--- TEXTAUSZUG ---
Nachdem selbst mein verehr­ter Bruder im hohen Amte des Ehren­el­fer­rats der Oberko­che­ner Narren­zunft »Schlag­ga­wä­scher«, der Aalener Histo­ri­en- und Histör­chen­pro­fes­sor Prof. Dr. Eugen Hafner, wie er mir telefo­nisch auf meine schrift­li­che Anfra­ge mitteil­te, trotz seines enormen Wissens um die Aalener Geschich­te und Geschich­ten und vor allem trotz persön­li­cher Nachfra­ge in der Umgebung dieses ominö­sen Wandschmucks (Kunst am Bau) das Kunst­werk nicht einmal entde­cken, noch viel weniger etwas zu seiner Geschich­te heraus­fin­den konnte, sehe ich mich, um dem heimat­kund­li­chen Adel meines hiesi­gen Amtes halbwegs gerecht zu werden, gezwun­gen, mich mit der Bitte um Aufklä­rung an das Kultur­amt der Stadt Aalen zu wenden.

Die uns persön­lich bekann­te Oberko­che­ner Breme­rin verbringt zuneh­mend schlaf­lo­se Nächte, da ihr bislang niemand in Aalen in dieser in unmit­tel­ba­rem Zusam­men­hang mit der Geschich­te ihrer Heimat­stadt Bremen stehen­den und bislang ungelös­ten Frage, die auf Schwä­bisch ganz einfach lautet: »Wie kommt der Spinat aufs Dach?« weiter­hel­fen konnte.

In der Hoffnung, keine Fehlbit­te getan zu haben, verblei­be ich Ihr Dietrich Bantel, Ehren­bür­ger der Stadt Oberkochen.

Vom Kultur­amt der Stadt Aalen erhielt ich prompt noch am 4.6.13 von Frau Karin Haisch folgen­de Antwort:

Sehr geehr­ter Herr Bantel,
leider ist mir auch nicht bekannt, von wem das Bild stammt. Ich habe Ihre Anfra­ge weiter­ge­lei­tet, vielleicht können Ihnen Dr. Schurig oder Frau Euten­ei­er (Stadt­ar­chiv Aalen) weiter­hel­fen. – Tut mir leid, dass ich Ihnen nicht helfen konnte. Viele herzli­che Grüße, Karin Haisch — Schul‑, Sport- und Kultur­amt der Stadt Aalen

Ebenfalls noch am selben Tag, dem 4.6.13, erhielt ich von Herrn Stadt­ar­chi­var Dr. Roland Schurig persön­lich eine ausführ­li­che Antwort auf meine Frage.
--- ERFASSTE ANGABEN ---
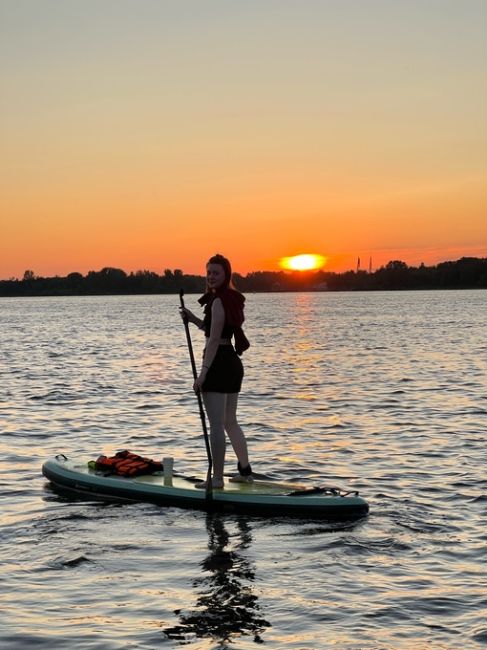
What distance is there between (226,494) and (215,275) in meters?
2.32

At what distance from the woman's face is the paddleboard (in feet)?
7.29

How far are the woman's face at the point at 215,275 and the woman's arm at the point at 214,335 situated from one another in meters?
0.16

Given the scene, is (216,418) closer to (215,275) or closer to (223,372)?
(223,372)

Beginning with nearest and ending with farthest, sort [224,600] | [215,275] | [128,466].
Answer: [224,600], [215,275], [128,466]

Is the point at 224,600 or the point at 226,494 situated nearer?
the point at 224,600

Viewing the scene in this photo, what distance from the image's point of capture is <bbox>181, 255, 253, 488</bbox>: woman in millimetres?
9117

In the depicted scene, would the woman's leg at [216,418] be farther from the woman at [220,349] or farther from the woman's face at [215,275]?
the woman's face at [215,275]

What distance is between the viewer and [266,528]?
29.2 ft

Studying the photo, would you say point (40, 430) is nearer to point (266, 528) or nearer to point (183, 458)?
point (183, 458)

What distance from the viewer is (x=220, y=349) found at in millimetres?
9250

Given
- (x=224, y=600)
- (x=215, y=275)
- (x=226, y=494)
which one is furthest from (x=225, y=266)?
(x=224, y=600)

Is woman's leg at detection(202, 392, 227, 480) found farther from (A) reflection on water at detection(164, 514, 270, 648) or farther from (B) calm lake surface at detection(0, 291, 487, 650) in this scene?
(A) reflection on water at detection(164, 514, 270, 648)

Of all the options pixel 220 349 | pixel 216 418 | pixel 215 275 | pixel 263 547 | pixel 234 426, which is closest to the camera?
pixel 263 547

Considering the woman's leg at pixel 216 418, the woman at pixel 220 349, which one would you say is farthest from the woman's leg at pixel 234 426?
the woman's leg at pixel 216 418
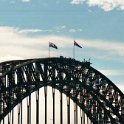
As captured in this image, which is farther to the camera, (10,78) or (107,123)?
(107,123)

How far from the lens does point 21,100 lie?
9888 centimetres

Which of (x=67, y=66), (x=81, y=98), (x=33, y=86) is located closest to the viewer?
(x=33, y=86)

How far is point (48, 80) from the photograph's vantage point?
105 metres

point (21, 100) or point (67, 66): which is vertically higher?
point (67, 66)

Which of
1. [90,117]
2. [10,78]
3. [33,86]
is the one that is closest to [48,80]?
[33,86]

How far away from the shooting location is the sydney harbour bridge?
9644cm

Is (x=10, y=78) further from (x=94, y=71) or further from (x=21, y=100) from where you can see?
(x=94, y=71)

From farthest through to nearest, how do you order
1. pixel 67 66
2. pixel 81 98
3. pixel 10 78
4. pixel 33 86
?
pixel 81 98 < pixel 67 66 < pixel 33 86 < pixel 10 78

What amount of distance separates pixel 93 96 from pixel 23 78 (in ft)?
76.9

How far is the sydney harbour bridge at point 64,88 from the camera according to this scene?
96438mm

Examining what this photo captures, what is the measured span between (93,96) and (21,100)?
2273 cm

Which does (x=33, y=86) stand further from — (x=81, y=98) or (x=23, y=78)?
(x=81, y=98)

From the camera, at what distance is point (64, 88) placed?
115750 millimetres

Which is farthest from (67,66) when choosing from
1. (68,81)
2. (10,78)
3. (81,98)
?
(10,78)
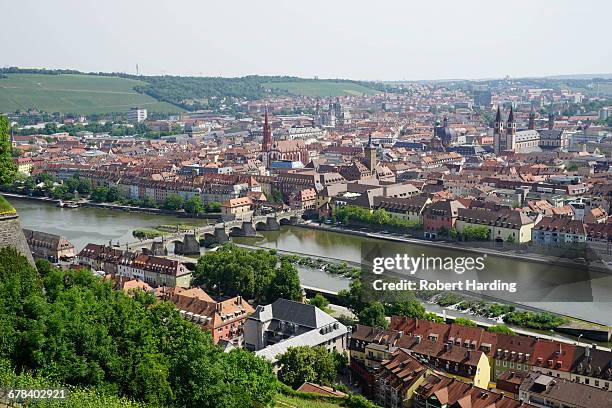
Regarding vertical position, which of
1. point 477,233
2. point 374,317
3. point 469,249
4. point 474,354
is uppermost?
point 474,354

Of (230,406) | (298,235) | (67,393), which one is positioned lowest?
(298,235)

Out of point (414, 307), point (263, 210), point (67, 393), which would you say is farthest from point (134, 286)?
point (263, 210)

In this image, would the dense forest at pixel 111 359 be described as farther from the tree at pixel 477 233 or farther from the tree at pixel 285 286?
the tree at pixel 477 233

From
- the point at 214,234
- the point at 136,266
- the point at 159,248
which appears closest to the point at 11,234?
the point at 136,266

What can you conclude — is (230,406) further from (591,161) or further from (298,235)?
(591,161)

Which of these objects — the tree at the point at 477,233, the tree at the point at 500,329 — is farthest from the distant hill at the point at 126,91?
the tree at the point at 500,329

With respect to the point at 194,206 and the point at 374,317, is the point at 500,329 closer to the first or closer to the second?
the point at 374,317
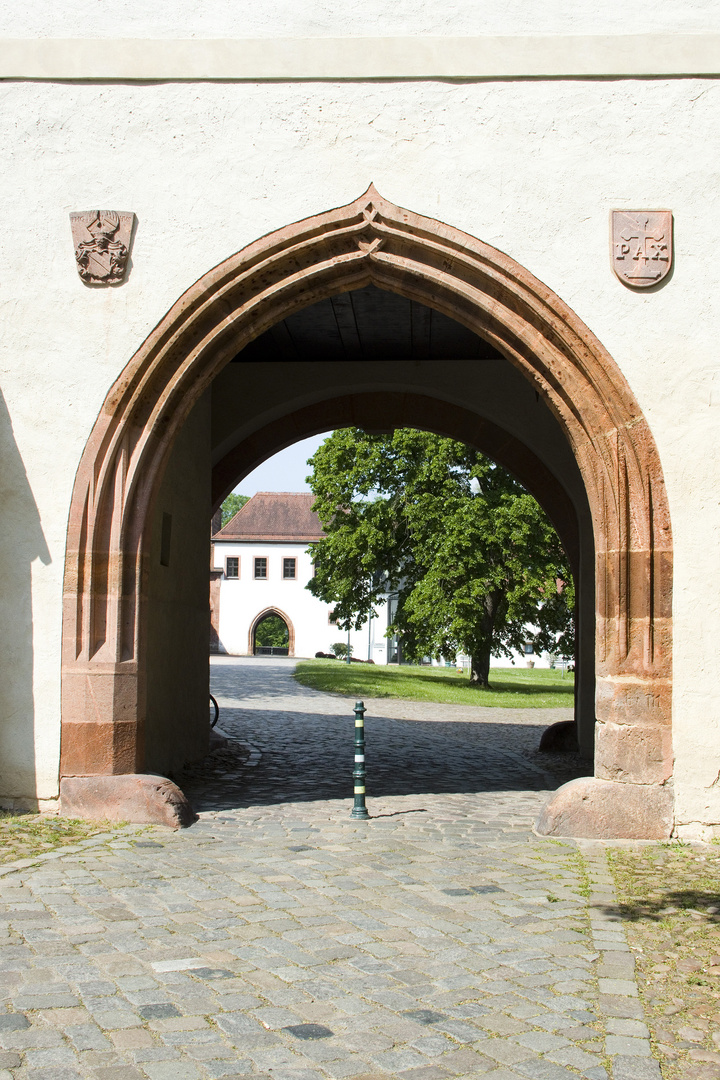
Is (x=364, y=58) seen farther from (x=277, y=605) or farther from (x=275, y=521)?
(x=275, y=521)

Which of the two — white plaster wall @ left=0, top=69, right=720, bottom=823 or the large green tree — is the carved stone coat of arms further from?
the large green tree

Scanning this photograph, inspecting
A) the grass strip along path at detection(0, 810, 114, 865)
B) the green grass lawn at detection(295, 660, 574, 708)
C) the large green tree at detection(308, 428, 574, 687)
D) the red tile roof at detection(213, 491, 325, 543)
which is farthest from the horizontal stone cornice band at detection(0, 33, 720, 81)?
the red tile roof at detection(213, 491, 325, 543)

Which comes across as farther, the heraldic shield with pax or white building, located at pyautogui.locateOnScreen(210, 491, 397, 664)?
white building, located at pyautogui.locateOnScreen(210, 491, 397, 664)

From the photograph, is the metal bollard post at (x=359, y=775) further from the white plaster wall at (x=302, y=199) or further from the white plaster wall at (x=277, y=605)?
the white plaster wall at (x=277, y=605)

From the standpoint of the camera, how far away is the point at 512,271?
7.14 meters

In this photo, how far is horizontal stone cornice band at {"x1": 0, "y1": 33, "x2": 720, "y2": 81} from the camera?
7199 mm

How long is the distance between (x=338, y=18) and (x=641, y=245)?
107 inches

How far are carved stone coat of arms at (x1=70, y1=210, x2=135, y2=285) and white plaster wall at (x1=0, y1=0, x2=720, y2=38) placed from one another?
138 centimetres

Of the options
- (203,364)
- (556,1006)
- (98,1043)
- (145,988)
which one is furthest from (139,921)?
(203,364)

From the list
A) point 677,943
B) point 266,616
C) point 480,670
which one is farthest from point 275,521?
point 677,943

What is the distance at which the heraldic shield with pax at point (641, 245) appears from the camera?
7070mm

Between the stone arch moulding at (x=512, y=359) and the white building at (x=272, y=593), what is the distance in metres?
46.5

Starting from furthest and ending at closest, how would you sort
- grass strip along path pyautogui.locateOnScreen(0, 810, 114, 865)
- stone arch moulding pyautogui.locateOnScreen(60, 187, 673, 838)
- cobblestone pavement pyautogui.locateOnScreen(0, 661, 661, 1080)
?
stone arch moulding pyautogui.locateOnScreen(60, 187, 673, 838) < grass strip along path pyautogui.locateOnScreen(0, 810, 114, 865) < cobblestone pavement pyautogui.locateOnScreen(0, 661, 661, 1080)

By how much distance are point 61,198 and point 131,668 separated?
3.37 meters
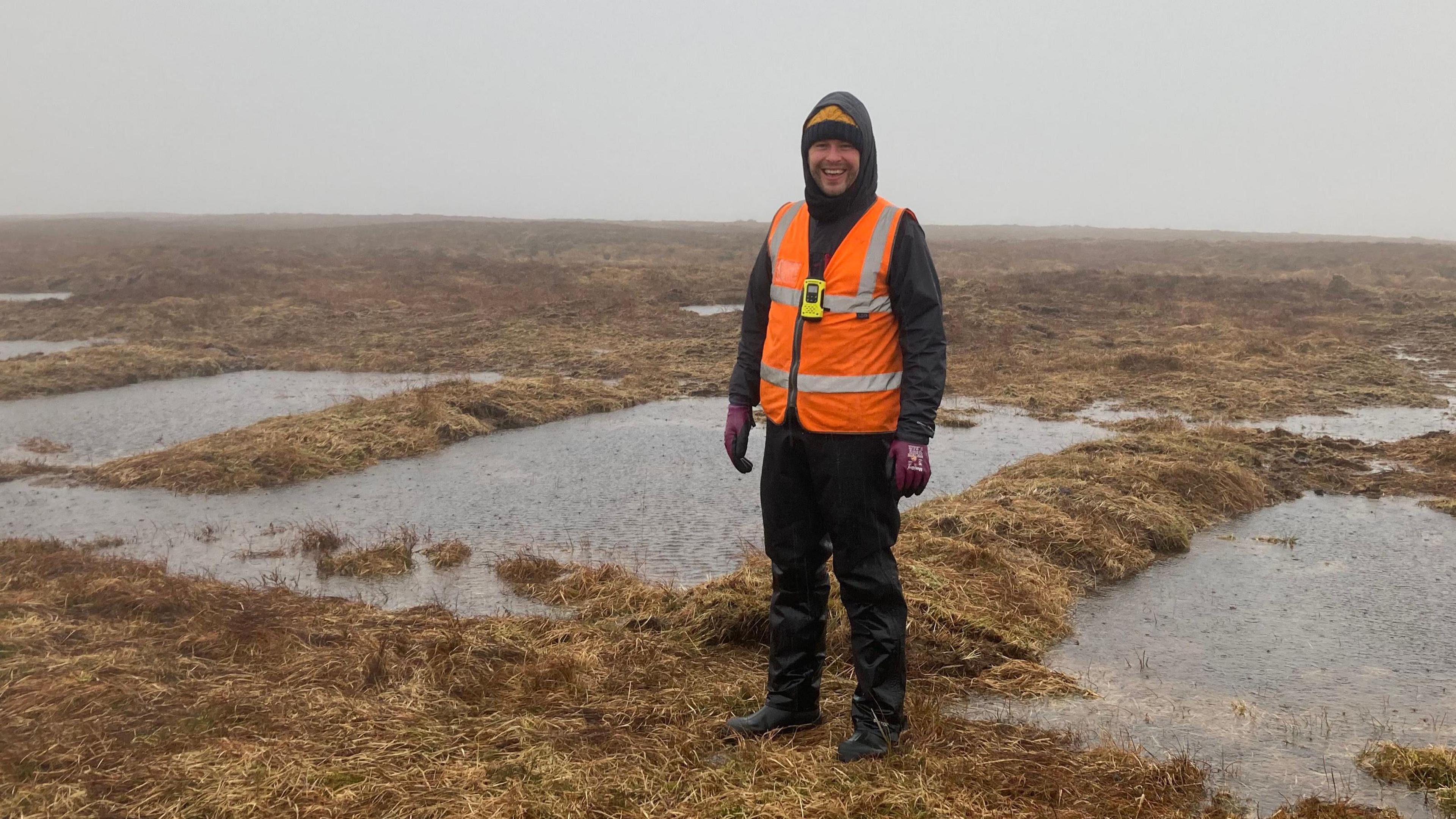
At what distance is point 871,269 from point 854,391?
1.42 ft

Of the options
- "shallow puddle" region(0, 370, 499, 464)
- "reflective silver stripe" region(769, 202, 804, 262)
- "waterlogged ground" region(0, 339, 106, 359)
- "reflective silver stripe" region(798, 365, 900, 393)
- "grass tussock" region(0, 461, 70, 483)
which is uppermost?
"reflective silver stripe" region(769, 202, 804, 262)

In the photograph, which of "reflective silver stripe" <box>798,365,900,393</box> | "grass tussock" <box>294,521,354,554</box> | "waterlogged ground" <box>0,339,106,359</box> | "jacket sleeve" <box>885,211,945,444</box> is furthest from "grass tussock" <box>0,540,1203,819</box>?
"waterlogged ground" <box>0,339,106,359</box>

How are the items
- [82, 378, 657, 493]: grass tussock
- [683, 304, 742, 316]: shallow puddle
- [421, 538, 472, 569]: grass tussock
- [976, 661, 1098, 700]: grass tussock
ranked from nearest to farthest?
[976, 661, 1098, 700]: grass tussock → [421, 538, 472, 569]: grass tussock → [82, 378, 657, 493]: grass tussock → [683, 304, 742, 316]: shallow puddle

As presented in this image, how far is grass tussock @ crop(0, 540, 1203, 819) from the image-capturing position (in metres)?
3.00

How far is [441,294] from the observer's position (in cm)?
2375

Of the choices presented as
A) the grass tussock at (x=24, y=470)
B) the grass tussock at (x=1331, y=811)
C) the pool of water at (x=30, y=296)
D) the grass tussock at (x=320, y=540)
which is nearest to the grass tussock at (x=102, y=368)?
the grass tussock at (x=24, y=470)

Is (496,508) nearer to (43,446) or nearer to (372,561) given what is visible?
(372,561)

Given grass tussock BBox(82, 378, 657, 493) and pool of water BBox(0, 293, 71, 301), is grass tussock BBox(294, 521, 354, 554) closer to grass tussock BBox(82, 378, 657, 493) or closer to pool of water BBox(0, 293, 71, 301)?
grass tussock BBox(82, 378, 657, 493)

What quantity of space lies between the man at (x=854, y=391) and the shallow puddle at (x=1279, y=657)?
835 mm

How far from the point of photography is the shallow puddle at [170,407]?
9.86 meters

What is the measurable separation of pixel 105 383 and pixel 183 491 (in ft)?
22.3

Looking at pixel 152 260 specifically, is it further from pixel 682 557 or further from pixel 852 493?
pixel 852 493

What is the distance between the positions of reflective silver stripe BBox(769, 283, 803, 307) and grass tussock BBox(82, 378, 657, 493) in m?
6.32

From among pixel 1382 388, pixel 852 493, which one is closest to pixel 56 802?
pixel 852 493
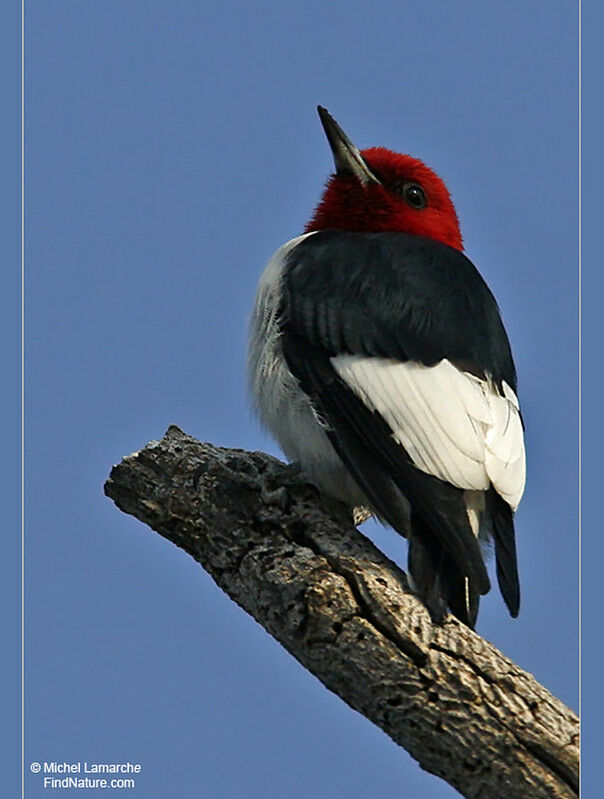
---
AUFGABE 1: Nenne alle Personen, die im Textauszug mit Namen erwähnt werden.
AUFGABE 2: An welchem Tag kam laut Textauszug die Antwort vom Kulturamt der Stadt Aalen?
AUFGABE 3: Gib aus dem Textauszug die Stelle wieder, die mit „Die uns persön­lich“ beginnt und bis „der Stadt Oberkochen.“ reicht.
Die Einträge sind eigenständiges Material und gehören nicht zum Textauszug.

SCHRIFTLICHE ANTWORT 1: Prof. Dr. Eugen Hafner, Dietrich Bantel, Karin Haisch, Dr. Roland Schurig, Frau Euteneier

SCHRIFTLICHE ANTWORT 2: Am 4.6.13.

SCHRIFTLICHE ANTWORT 3:
Die uns persön­lich bekann­te Oberko­che­ner Breme­rin verbringt zuneh­mend schlaf­lo­se Nächte, da ihr bislang niemand in Aalen in dieser in unmit­tel­ba­rem Zusam­men­hang mit der Geschich­te ihrer Heimat­stadt Bremen stehen­den und bislang ungelös­ten Frage, die auf Schwä­bisch ganz einfach lautet: »Wie kommt der Spinat aufs Dach?« weiter­hel­fen konnte.

In der Hoffnung, keine Fehlbit­te getan zu haben, verblei­be ich Ihr Dietrich Bantel, Ehren­bür­ger der Stadt Oberkochen.